Title: EXPRESSION OF INDUCIBLE NITRIC OXIDE SYNTHASE IS ELEVATED IN HEARTS OF COPPER-DEFICIENT RATS

Author
item Saari, Jack
item BODE, A - UNIVERSITY OF OREGON

Submitted to: Experimental Biology
Publication Type: Abstract Only
Publication Acceptance Date: 4/17/1999
Publication Date: N/A
Citation: N/A

Interpretive Summary:

Technical Abstract: A prior study has shown that nitric oxide (NO) production is elevated in hearts of copper-deficient (CuD) rats. We further examined the effect of copper deficiency on the nitric oxide pathway in rat hearts by measuring protein levels of the inducible form of NO synthase (iNOS) by Western blot analysis.
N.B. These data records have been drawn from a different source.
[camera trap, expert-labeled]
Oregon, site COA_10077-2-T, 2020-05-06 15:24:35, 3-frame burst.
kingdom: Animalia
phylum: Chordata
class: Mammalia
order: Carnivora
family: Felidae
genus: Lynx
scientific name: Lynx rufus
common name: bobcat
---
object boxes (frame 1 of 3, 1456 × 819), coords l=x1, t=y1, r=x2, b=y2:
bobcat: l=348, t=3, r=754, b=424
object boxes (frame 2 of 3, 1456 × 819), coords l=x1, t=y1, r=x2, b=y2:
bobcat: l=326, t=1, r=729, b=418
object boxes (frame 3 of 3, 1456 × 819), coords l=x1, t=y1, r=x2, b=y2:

In a 2-way design, male weanling rats were provided a Cu-adequate (CuA, 6.4 mg Cu/kg) or a CuD diet (0.4 mg Cu/kg) and given daily i.p. injections of aminoguanidine (50 mg/kg/day), an inhibitor of NOS activity, or saline vehicle for 5 weeks. Their hearts were excised and homogenized on ice in buffer containing 25 mM Tris-HCl (pH 7.4), 3 mM MgCl2, 0.32 M sucrose, 2 mM EGTA, 50 ug/ml leupeptin, 50 ug/ml aprotinin and 0.1 mM spermine. Insoluble material was removed by boiling (5 min) and centrifugation (5 min). Supernates were fractionated by electrophoresis on 12% polyacrylamide gels. Western immunoblotting was performed using mouse monoclonal antibody (1:1000) that recognizes iNOS. A goat anti-mouse IgG antibody conjugated to horseradish peroxidase (1:2000) was used to form protein-antibody complexes that were detectable by chemiluminescence. We found that relative amounts of iNOS protein were increased in hearts of CuD rats by 3 fold relative to those observed in hearts of CuA rats. Further, while aminoguanidine caused marginal elevation of iNOS protein in hearts of CuA rats, it elevated iNOS protein by 8 fold in hearts of CuD rats. From these data we speculate that a negative feedback mechanism, whereby NO modulates iNOS expression, is amplified by elevated amounts of reactive oxygen species in CuD hearts.